Senior Counsel of Hacking Team, Eric Rabe stated that the company does not provide its products to 'repressive regimes.'

"On the issue of repressive regimes, Hacking Team goes to great lengths to assure that our software is not sold to governments that are blacklisted by the EU, the US, NATO, and similar international organizations or any “repressive regime."

Remote Control System (RCS) is a malware, can be defined as 'instrument of crime', infects computers and Smartphones in order to enable covert surveillance. The company claims that its Trojan once installed in the victims’ computer, can intercept encrypted communication, including emails and Skype voice calls. Furthermore, RCS can turn on a device’s webcam and microphone to spy on the user without their knowledge.

The Team prominently advertises that their RCS spyware is "untraceable" to a specific government operator and can be installed remotely. They say that it can scale up to monitor "hundreds of thousands of targets" and is capable of being deployed to Apple, Android, Symbian, and Blackberry mobile devices.

"Hacking Team has made a number of statements that seem intended to reassure the public, as well as potential regulators, that they conduct effective due diligence and self-regulation regarding their clients, and the human rights impact of their products," the Citizen Lab researchers report on Monday. "They also market their RCS product as untraceable. Our research suggests that both of these claims ring hollow."

The researchers at Citizen Lab have found traces of Remote Control System (RCS) by mapping the spyware's network of proxy servers, which the Hacking Team claims that RCS is "untraceable."

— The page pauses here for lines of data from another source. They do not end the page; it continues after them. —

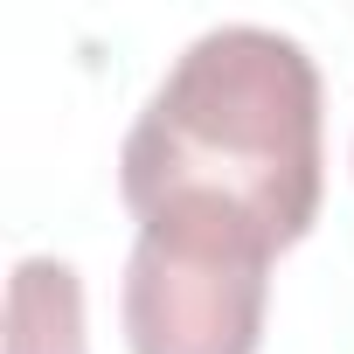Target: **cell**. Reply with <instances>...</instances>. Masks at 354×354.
Here are the masks:
<instances>
[{
    "label": "cell",
    "instance_id": "1",
    "mask_svg": "<svg viewBox=\"0 0 354 354\" xmlns=\"http://www.w3.org/2000/svg\"><path fill=\"white\" fill-rule=\"evenodd\" d=\"M319 70L257 21L195 35L125 132L118 188L139 236L292 250L319 216Z\"/></svg>",
    "mask_w": 354,
    "mask_h": 354
},
{
    "label": "cell",
    "instance_id": "2",
    "mask_svg": "<svg viewBox=\"0 0 354 354\" xmlns=\"http://www.w3.org/2000/svg\"><path fill=\"white\" fill-rule=\"evenodd\" d=\"M271 257L181 236H139L125 257V347L132 354H257Z\"/></svg>",
    "mask_w": 354,
    "mask_h": 354
},
{
    "label": "cell",
    "instance_id": "3",
    "mask_svg": "<svg viewBox=\"0 0 354 354\" xmlns=\"http://www.w3.org/2000/svg\"><path fill=\"white\" fill-rule=\"evenodd\" d=\"M8 354H91L84 285L63 257H21L8 285Z\"/></svg>",
    "mask_w": 354,
    "mask_h": 354
}]
</instances>
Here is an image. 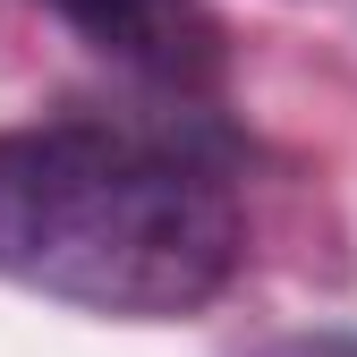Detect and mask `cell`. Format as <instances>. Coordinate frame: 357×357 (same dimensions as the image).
Returning <instances> with one entry per match:
<instances>
[{
  "instance_id": "obj_1",
  "label": "cell",
  "mask_w": 357,
  "mask_h": 357,
  "mask_svg": "<svg viewBox=\"0 0 357 357\" xmlns=\"http://www.w3.org/2000/svg\"><path fill=\"white\" fill-rule=\"evenodd\" d=\"M247 264L238 196L188 145L111 119L0 128V281L119 324L196 315Z\"/></svg>"
},
{
  "instance_id": "obj_2",
  "label": "cell",
  "mask_w": 357,
  "mask_h": 357,
  "mask_svg": "<svg viewBox=\"0 0 357 357\" xmlns=\"http://www.w3.org/2000/svg\"><path fill=\"white\" fill-rule=\"evenodd\" d=\"M77 26V43H94L102 60H119L128 77L170 85V94H204L230 60L221 17L204 0H43Z\"/></svg>"
},
{
  "instance_id": "obj_3",
  "label": "cell",
  "mask_w": 357,
  "mask_h": 357,
  "mask_svg": "<svg viewBox=\"0 0 357 357\" xmlns=\"http://www.w3.org/2000/svg\"><path fill=\"white\" fill-rule=\"evenodd\" d=\"M247 357H357V332H281Z\"/></svg>"
}]
</instances>
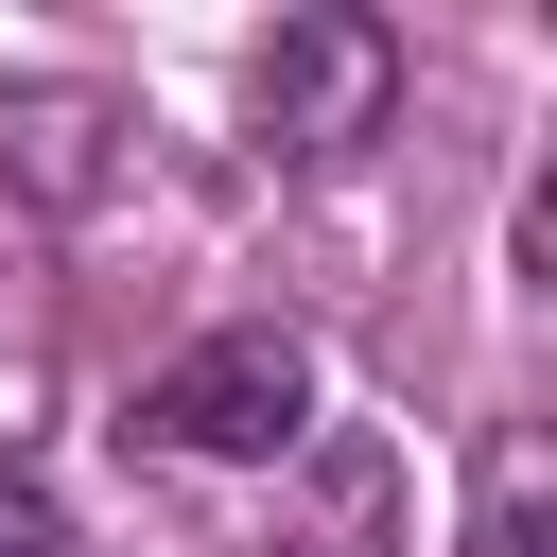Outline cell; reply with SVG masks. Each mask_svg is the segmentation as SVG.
<instances>
[{
  "label": "cell",
  "instance_id": "obj_1",
  "mask_svg": "<svg viewBox=\"0 0 557 557\" xmlns=\"http://www.w3.org/2000/svg\"><path fill=\"white\" fill-rule=\"evenodd\" d=\"M139 435L191 453V470H261L313 435V348L296 331H191L157 383H139Z\"/></svg>",
  "mask_w": 557,
  "mask_h": 557
},
{
  "label": "cell",
  "instance_id": "obj_2",
  "mask_svg": "<svg viewBox=\"0 0 557 557\" xmlns=\"http://www.w3.org/2000/svg\"><path fill=\"white\" fill-rule=\"evenodd\" d=\"M244 104H261V139H278V157H348V139H383V104H400V35H383V17H348V0H313V17H278V35H261Z\"/></svg>",
  "mask_w": 557,
  "mask_h": 557
},
{
  "label": "cell",
  "instance_id": "obj_3",
  "mask_svg": "<svg viewBox=\"0 0 557 557\" xmlns=\"http://www.w3.org/2000/svg\"><path fill=\"white\" fill-rule=\"evenodd\" d=\"M104 139H122V104H104V87H0V191H35V209H87V191L122 174Z\"/></svg>",
  "mask_w": 557,
  "mask_h": 557
},
{
  "label": "cell",
  "instance_id": "obj_4",
  "mask_svg": "<svg viewBox=\"0 0 557 557\" xmlns=\"http://www.w3.org/2000/svg\"><path fill=\"white\" fill-rule=\"evenodd\" d=\"M35 418H52V244L0 209V470H17Z\"/></svg>",
  "mask_w": 557,
  "mask_h": 557
},
{
  "label": "cell",
  "instance_id": "obj_5",
  "mask_svg": "<svg viewBox=\"0 0 557 557\" xmlns=\"http://www.w3.org/2000/svg\"><path fill=\"white\" fill-rule=\"evenodd\" d=\"M470 557H540V435L487 453V522H470Z\"/></svg>",
  "mask_w": 557,
  "mask_h": 557
},
{
  "label": "cell",
  "instance_id": "obj_6",
  "mask_svg": "<svg viewBox=\"0 0 557 557\" xmlns=\"http://www.w3.org/2000/svg\"><path fill=\"white\" fill-rule=\"evenodd\" d=\"M0 557H70V505H52L35 470H0Z\"/></svg>",
  "mask_w": 557,
  "mask_h": 557
}]
</instances>
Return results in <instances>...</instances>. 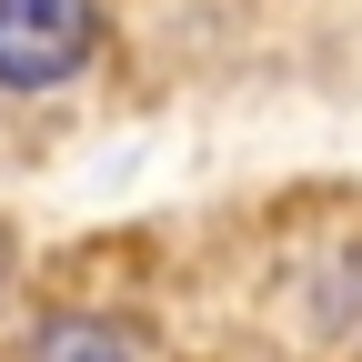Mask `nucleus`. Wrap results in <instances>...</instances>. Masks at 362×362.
Returning a JSON list of instances; mask_svg holds the SVG:
<instances>
[{
    "mask_svg": "<svg viewBox=\"0 0 362 362\" xmlns=\"http://www.w3.org/2000/svg\"><path fill=\"white\" fill-rule=\"evenodd\" d=\"M101 51L90 0H0V90H51Z\"/></svg>",
    "mask_w": 362,
    "mask_h": 362,
    "instance_id": "f257e3e1",
    "label": "nucleus"
},
{
    "mask_svg": "<svg viewBox=\"0 0 362 362\" xmlns=\"http://www.w3.org/2000/svg\"><path fill=\"white\" fill-rule=\"evenodd\" d=\"M30 362H161L141 322H121V312H51V322L30 332Z\"/></svg>",
    "mask_w": 362,
    "mask_h": 362,
    "instance_id": "f03ea898",
    "label": "nucleus"
},
{
    "mask_svg": "<svg viewBox=\"0 0 362 362\" xmlns=\"http://www.w3.org/2000/svg\"><path fill=\"white\" fill-rule=\"evenodd\" d=\"M0 282H11V242H0Z\"/></svg>",
    "mask_w": 362,
    "mask_h": 362,
    "instance_id": "7ed1b4c3",
    "label": "nucleus"
}]
</instances>
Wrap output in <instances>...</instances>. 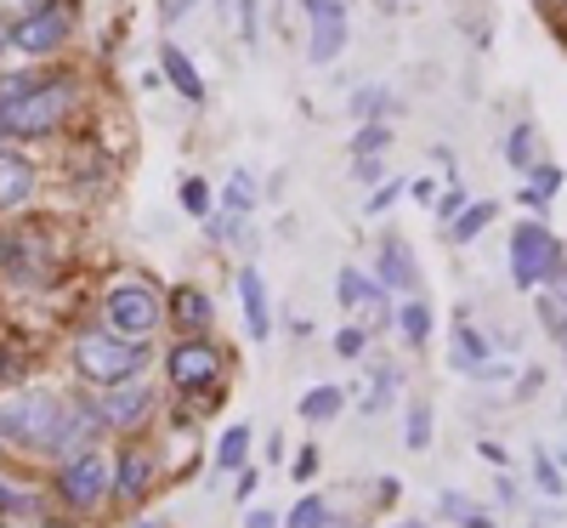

"Our research reveals that the RCS collection infrastructure uses a proxy-chaining technique, roughly analogous to that used by general-purpose anonymity solutions like Tor, in that multiple hops are used to anonymize the destination of information," reads the report. "Despite this technique, we are still able to map out many of these chains and their endpoints using a specialized analysis." Citizen Lab researchers explained.

On the basis of tracing endpoints of Hacking Team proxy chains, the researchers suspected that the agencies of 21 Governments are current or former Clients of RCS, and the country names are Azerbaijan, Colombia, Egypt, Ethiopia, Hungary, Kazakhstan, Korea, Malaysia, Mexico, Morocco, Nigeria, Oman, Panama, Poland, Saudi Arabia, Sudan, Thailand, Turkey, UAE, Uzbekistan, including Italy which is the homeland of the Hacking Team.

The Governments are targeting for political advantage, including the US-based news Organization, rather than using it for legitimate law enforcement operations.

According to researchers at Citizen Lab, The No.1 suspect is Ethiopian Government, that used the hacking tool created by Hacking Team to carry out the spying operation against the Ethiopian journalists in the United States and Europe.

Hacking Team to Citizen Lab:

“We have established an outside panel of technical experts and legal advisors, unique in our industry that reviews potential sales. This panel reports directly to the board of directors regarding proposed sales.”

However The FBI, which investigates Computer crimes, declined to comment on the Citizen Lab report, but an activist at the Electronic Frontier Foundation (EFF) and an expert in surveillance technology, Eva Galperin said that:

"If the Ethiopian government is not a Hacking Team customer, then I would sure like to know how their tools wound up being used to spy on Ethiopian journalists."